**Exercise**
Starting at the line that contains "Photo of Card", write out every line through the last one in the records below, word for word. Leave out any pictures.

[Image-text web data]
==============================
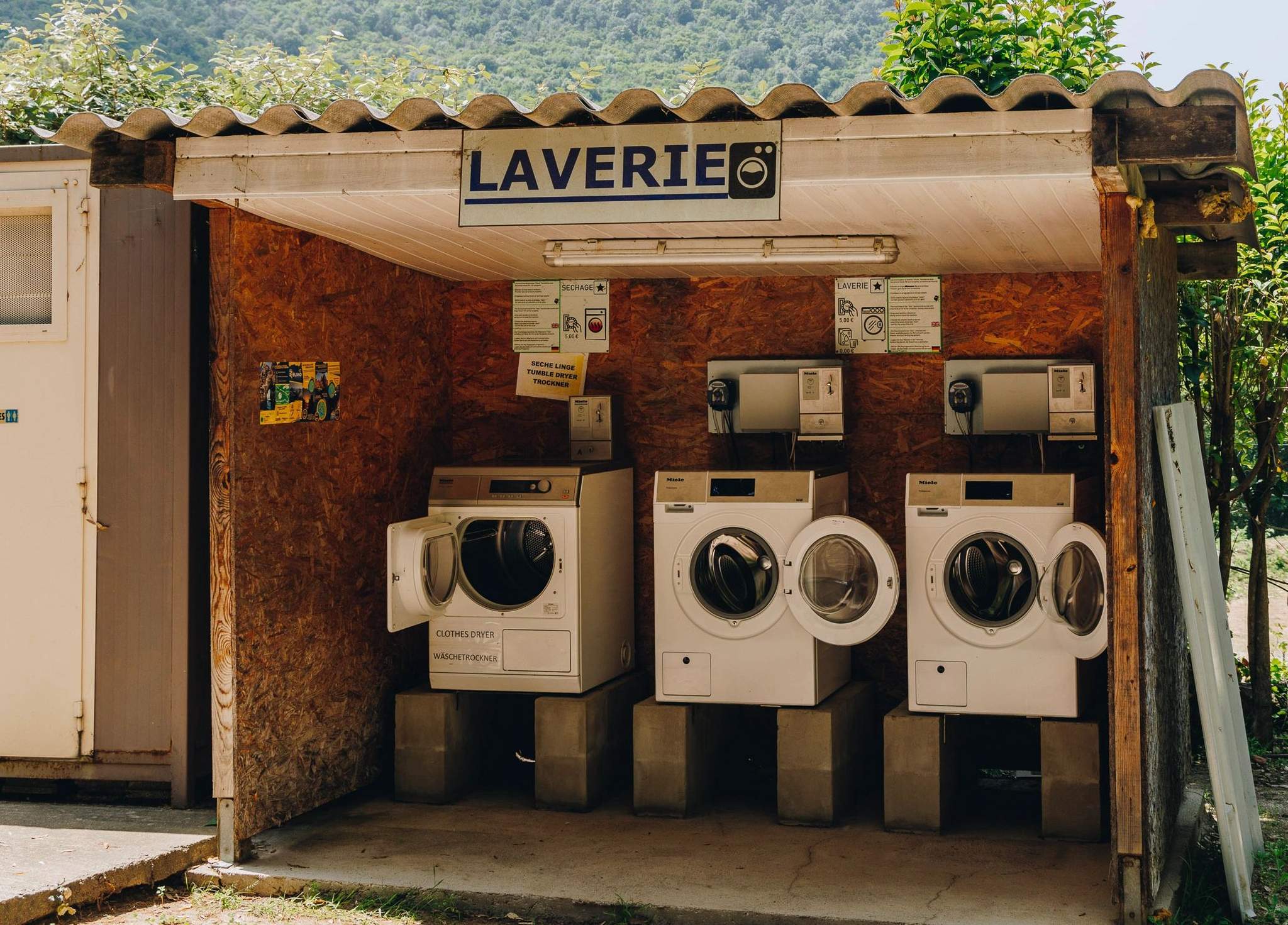 Laverie automatique d'un camping avec piscine proposant plusieurs machines à laver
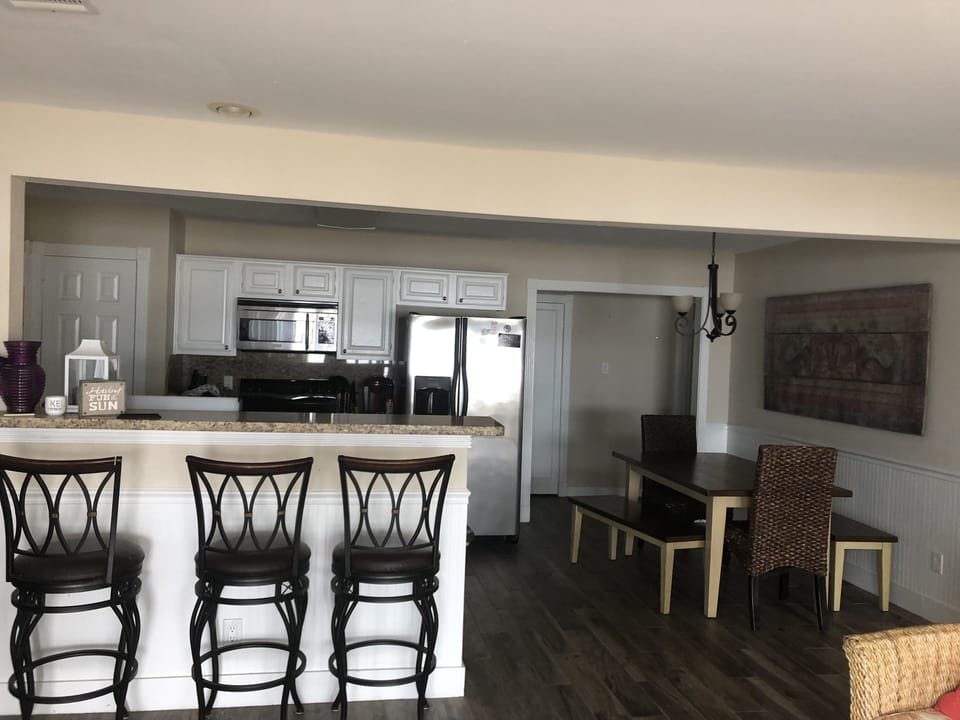 View of the kitchen with brand new stainless steel appliances 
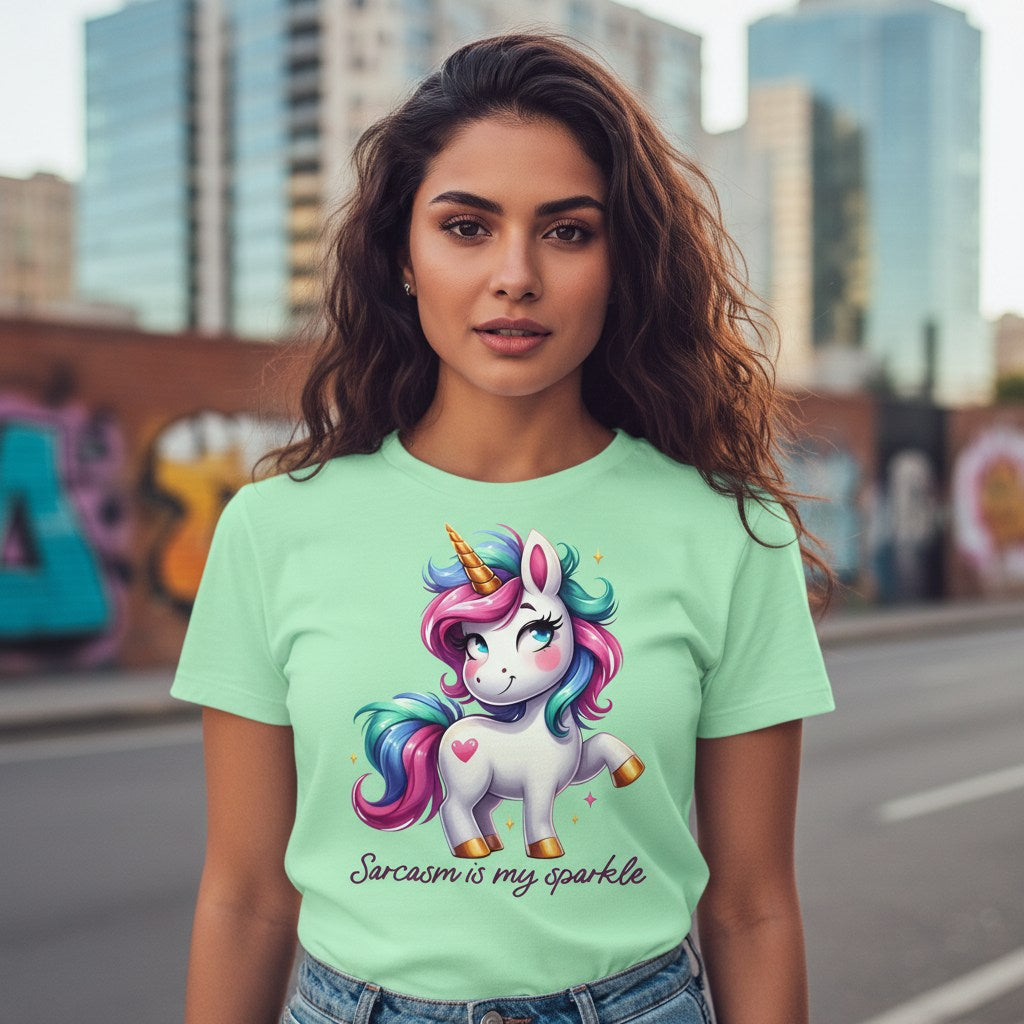 Woman wearing a light green t-shirt with a unicorn graphic and text, standing in an urban setting.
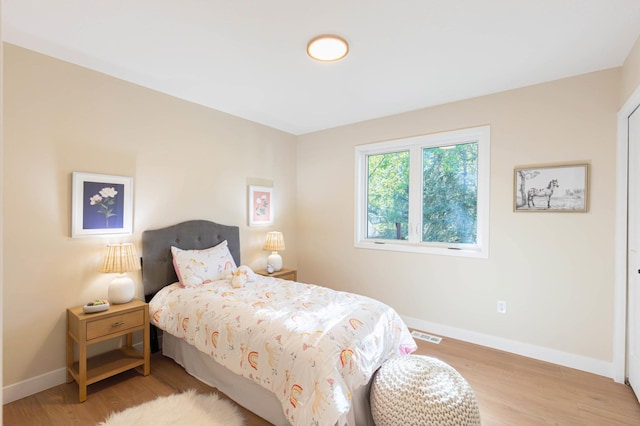 8464 Greenwood Dr, Mounds View, MN 55112 - bedroom with baseboards and wood finished floors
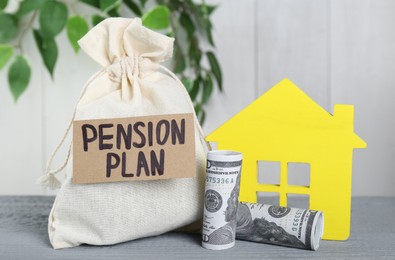 Photo of Card with phrase Pension Plan, sack, dollar banknotes and yellow house figure on light blue wooden table. Retirement concept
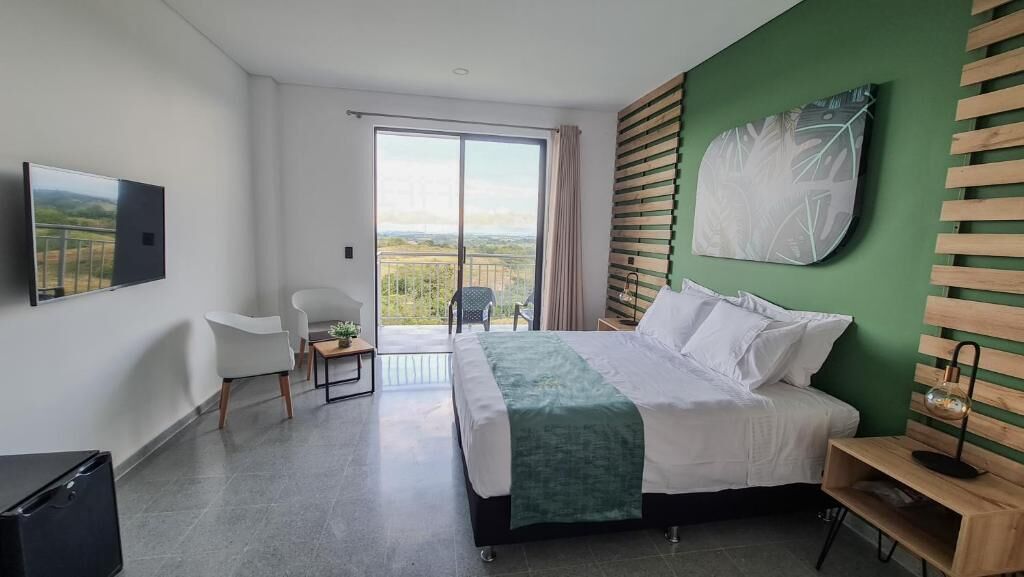 A modern hotel room with a bed, a chair, a desk, a TV, and a view of the outdoors.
==============================
**Exercise answer**
 Photo of Card with phrase Pension Plan, sack, dollar banknotes and yellow house figure on light blue wooden table. Retirement concept
 A modern hotel room with a bed, a chair, a desk, a TV, and a view of the outdoors.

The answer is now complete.